- **WORK TO COMPLETE**: Turn each line of the entries below into an item of a numbered list, and omit any blank lines.

Collected data:
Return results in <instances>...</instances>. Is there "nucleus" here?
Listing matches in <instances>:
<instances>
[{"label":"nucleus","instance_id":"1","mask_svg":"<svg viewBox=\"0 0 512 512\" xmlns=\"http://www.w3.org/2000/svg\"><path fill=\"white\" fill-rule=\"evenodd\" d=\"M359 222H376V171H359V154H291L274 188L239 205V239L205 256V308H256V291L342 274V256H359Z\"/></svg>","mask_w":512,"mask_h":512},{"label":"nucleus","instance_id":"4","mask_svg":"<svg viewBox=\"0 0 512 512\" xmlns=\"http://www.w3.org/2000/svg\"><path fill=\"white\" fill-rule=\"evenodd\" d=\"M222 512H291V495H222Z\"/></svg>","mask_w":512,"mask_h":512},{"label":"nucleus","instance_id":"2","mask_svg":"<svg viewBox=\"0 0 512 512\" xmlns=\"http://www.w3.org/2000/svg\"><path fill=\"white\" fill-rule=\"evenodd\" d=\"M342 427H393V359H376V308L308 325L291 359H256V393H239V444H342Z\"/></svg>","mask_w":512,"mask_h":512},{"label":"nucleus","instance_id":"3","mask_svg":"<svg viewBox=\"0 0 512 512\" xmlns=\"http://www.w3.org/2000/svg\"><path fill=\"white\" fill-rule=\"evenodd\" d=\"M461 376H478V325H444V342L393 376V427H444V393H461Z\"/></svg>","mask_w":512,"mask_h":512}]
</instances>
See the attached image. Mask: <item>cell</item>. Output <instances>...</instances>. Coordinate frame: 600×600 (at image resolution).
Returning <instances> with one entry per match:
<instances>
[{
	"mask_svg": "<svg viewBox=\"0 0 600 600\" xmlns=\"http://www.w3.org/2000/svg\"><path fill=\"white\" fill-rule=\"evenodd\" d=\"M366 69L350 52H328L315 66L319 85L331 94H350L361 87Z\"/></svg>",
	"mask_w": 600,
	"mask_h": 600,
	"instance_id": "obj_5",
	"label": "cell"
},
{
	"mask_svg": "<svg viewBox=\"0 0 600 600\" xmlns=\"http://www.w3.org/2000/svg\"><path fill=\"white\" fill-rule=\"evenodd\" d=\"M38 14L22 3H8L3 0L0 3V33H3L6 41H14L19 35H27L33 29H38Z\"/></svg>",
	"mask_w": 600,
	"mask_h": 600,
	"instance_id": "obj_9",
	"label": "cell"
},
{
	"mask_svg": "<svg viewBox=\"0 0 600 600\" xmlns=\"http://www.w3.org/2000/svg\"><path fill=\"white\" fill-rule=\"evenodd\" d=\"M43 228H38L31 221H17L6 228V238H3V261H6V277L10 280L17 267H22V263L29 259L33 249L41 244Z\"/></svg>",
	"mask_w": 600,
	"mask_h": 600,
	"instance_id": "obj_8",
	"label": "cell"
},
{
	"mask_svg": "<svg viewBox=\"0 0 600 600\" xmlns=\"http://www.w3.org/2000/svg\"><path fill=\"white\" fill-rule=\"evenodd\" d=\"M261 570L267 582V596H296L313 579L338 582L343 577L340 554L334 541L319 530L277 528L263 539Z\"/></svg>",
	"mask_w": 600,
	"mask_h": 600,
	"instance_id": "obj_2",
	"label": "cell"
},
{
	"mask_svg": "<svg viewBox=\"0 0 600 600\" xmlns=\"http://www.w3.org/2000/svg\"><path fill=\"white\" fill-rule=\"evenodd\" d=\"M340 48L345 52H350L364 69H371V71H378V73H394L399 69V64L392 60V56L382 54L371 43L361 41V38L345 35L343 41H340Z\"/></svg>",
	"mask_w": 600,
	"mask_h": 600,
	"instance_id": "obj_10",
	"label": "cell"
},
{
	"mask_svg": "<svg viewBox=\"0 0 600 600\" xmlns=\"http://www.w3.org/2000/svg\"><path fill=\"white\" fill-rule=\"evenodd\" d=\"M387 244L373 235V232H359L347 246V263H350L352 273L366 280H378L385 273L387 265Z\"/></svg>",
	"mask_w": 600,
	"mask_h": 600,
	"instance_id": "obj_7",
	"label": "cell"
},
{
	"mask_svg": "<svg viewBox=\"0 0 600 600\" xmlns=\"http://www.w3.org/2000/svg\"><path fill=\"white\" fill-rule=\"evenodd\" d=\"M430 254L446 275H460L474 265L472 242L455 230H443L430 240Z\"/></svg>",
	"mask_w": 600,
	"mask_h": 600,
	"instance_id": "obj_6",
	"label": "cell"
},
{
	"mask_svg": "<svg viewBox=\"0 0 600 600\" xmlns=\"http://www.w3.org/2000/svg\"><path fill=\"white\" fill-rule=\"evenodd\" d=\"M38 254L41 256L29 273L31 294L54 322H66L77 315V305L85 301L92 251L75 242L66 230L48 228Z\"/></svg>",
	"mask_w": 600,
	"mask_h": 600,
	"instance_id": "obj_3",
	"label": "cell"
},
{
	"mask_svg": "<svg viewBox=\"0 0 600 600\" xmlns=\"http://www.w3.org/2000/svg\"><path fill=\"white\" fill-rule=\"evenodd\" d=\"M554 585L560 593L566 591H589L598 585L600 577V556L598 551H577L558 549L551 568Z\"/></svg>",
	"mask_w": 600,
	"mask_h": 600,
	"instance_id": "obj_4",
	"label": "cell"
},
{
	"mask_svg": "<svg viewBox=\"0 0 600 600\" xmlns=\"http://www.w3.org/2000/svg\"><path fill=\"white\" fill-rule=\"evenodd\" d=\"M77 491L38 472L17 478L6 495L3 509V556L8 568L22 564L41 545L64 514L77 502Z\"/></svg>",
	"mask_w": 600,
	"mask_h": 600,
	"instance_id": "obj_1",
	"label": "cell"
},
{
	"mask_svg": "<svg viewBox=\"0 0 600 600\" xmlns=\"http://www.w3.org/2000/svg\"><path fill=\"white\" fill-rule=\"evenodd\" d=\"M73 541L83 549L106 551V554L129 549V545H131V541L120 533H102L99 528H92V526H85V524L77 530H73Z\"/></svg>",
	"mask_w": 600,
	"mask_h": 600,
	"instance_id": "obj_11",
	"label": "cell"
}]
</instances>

- **RESPONSE**:
1. Return results in <instances>...</instances>. Is there "nucleus" here?
2. Listing matches in <instances>:
3. <instances>
4. [{"label":"nucleus","instance_id":"1","mask_svg":"<svg viewBox=\"0 0 512 512\" xmlns=\"http://www.w3.org/2000/svg\"><path fill=\"white\" fill-rule=\"evenodd\" d=\"M359 222H376V171H359V154H291L274 188L239 205V239L205 256V308H256V291L342 274V256H359Z\"/></svg>","mask_w":512,"mask_h":512},{"label":"nucleus","instance_id":"4","mask_svg":"<svg viewBox=\"0 0 512 512\" xmlns=\"http://www.w3.org/2000/svg\"><path fill=\"white\" fill-rule=\"evenodd\" d=\"M222 512H291V495H222Z\"/></svg>","mask_w":512,"mask_h":512},{"label":"nucleus","instance_id":"2","mask_svg":"<svg viewBox=\"0 0 512 512\" xmlns=\"http://www.w3.org/2000/svg\"><path fill=\"white\" fill-rule=\"evenodd\" d=\"M342 427H393V359H376V308L308 325L291 359H256V393H239V444H342Z\"/></svg>","mask_w":512,"mask_h":512},{"label":"nucleus","instance_id":"3","mask_svg":"<svg viewBox=\"0 0 512 512\" xmlns=\"http://www.w3.org/2000/svg\"><path fill=\"white\" fill-rule=\"evenodd\" d=\"M461 376H478V325H444V342L393 376V427H444V393H461Z\"/></svg>","mask_w":512,"mask_h":512}]
5. </instances>
6. See the attached image. Mask: <item>cell</item>. Output <instances>...</instances>. Coordinate frame: 600×600 (at image resolution).
7. Returning <instances> with one entry per match:
8. <instances>
9. [{
10. 	"mask_svg": "<svg viewBox=\"0 0 600 600\" xmlns=\"http://www.w3.org/2000/svg\"><path fill=\"white\" fill-rule=\"evenodd\" d=\"M366 69L350 52H328L315 66L319 85L331 94H350L361 87Z\"/></svg>",
11. 	"mask_w": 600,
12. 	"mask_h": 600,
13. 	"instance_id": "obj_5",
14. 	"label": "cell"
15. },
16. {
17. 	"mask_svg": "<svg viewBox=\"0 0 600 600\" xmlns=\"http://www.w3.org/2000/svg\"><path fill=\"white\" fill-rule=\"evenodd\" d=\"M38 14L22 3H8L3 0L0 3V33H3L6 41H14L19 35H27L33 29H38Z\"/></svg>",
18. 	"mask_w": 600,
19. 	"mask_h": 600,
20. 	"instance_id": "obj_9",
21. 	"label": "cell"
22. },
23. {
24. 	"mask_svg": "<svg viewBox=\"0 0 600 600\" xmlns=\"http://www.w3.org/2000/svg\"><path fill=\"white\" fill-rule=\"evenodd\" d=\"M43 228H38L31 221H17L6 228V238H3V261H6V277L10 280L17 267H22V263L29 259L33 249L41 244Z\"/></svg>",
25. 	"mask_w": 600,
26. 	"mask_h": 600,
27. 	"instance_id": "obj_8",
28. 	"label": "cell"
29. },
30. {
31. 	"mask_svg": "<svg viewBox=\"0 0 600 600\" xmlns=\"http://www.w3.org/2000/svg\"><path fill=\"white\" fill-rule=\"evenodd\" d=\"M261 570L267 582V596H296L313 579L338 582L343 577L340 554L334 541L319 530L277 528L263 539Z\"/></svg>",
32. 	"mask_w": 600,
33. 	"mask_h": 600,
34. 	"instance_id": "obj_2",
35. 	"label": "cell"
36. },
37. {
38. 	"mask_svg": "<svg viewBox=\"0 0 600 600\" xmlns=\"http://www.w3.org/2000/svg\"><path fill=\"white\" fill-rule=\"evenodd\" d=\"M340 48L345 52H350L364 69H371V71H378V73H394L399 69V64L392 60V56L382 54L371 43L361 41V38L345 35L343 41H340Z\"/></svg>",
39. 	"mask_w": 600,
40. 	"mask_h": 600,
41. 	"instance_id": "obj_10",
42. 	"label": "cell"
43. },
44. {
45. 	"mask_svg": "<svg viewBox=\"0 0 600 600\" xmlns=\"http://www.w3.org/2000/svg\"><path fill=\"white\" fill-rule=\"evenodd\" d=\"M387 244L373 235V232H359L347 246V263H350L352 273L366 280H378L385 273L387 265Z\"/></svg>",
46. 	"mask_w": 600,
47. 	"mask_h": 600,
48. 	"instance_id": "obj_7",
49. 	"label": "cell"
50. },
51. {
52. 	"mask_svg": "<svg viewBox=\"0 0 600 600\" xmlns=\"http://www.w3.org/2000/svg\"><path fill=\"white\" fill-rule=\"evenodd\" d=\"M430 254L446 275H460L474 265L472 242L455 230H443L430 240Z\"/></svg>",
53. 	"mask_w": 600,
54. 	"mask_h": 600,
55. 	"instance_id": "obj_6",
56. 	"label": "cell"
57. },
58. {
59. 	"mask_svg": "<svg viewBox=\"0 0 600 600\" xmlns=\"http://www.w3.org/2000/svg\"><path fill=\"white\" fill-rule=\"evenodd\" d=\"M38 254L41 256L29 273L31 294L54 322H66L77 315V305L85 301L92 251L75 242L66 230L48 228Z\"/></svg>",
60. 	"mask_w": 600,
61. 	"mask_h": 600,
62. 	"instance_id": "obj_3",
63. 	"label": "cell"
64. },
65. {
66. 	"mask_svg": "<svg viewBox=\"0 0 600 600\" xmlns=\"http://www.w3.org/2000/svg\"><path fill=\"white\" fill-rule=\"evenodd\" d=\"M554 585L560 593L566 591H589L598 585L600 577V556L598 551H577L558 549L551 568Z\"/></svg>",
67. 	"mask_w": 600,
68. 	"mask_h": 600,
69. 	"instance_id": "obj_4",
70. 	"label": "cell"
71. },
72. {
73. 	"mask_svg": "<svg viewBox=\"0 0 600 600\" xmlns=\"http://www.w3.org/2000/svg\"><path fill=\"white\" fill-rule=\"evenodd\" d=\"M77 491L38 472L17 478L6 495L3 509V556L8 568L22 564L41 545L64 514L77 502Z\"/></svg>",
74. 	"mask_w": 600,
75. 	"mask_h": 600,
76. 	"instance_id": "obj_1",
77. 	"label": "cell"
78. },
79. {
80. 	"mask_svg": "<svg viewBox=\"0 0 600 600\" xmlns=\"http://www.w3.org/2000/svg\"><path fill=\"white\" fill-rule=\"evenodd\" d=\"M73 541L83 549L106 551V554L129 549V545H131V541L120 533H102L99 528H92V526H85V524L77 530H73Z\"/></svg>",
81. 	"mask_w": 600,
82. 	"mask_h": 600,
83. 	"instance_id": "obj_11",
84. 	"label": "cell"
85. }]
86. </instances>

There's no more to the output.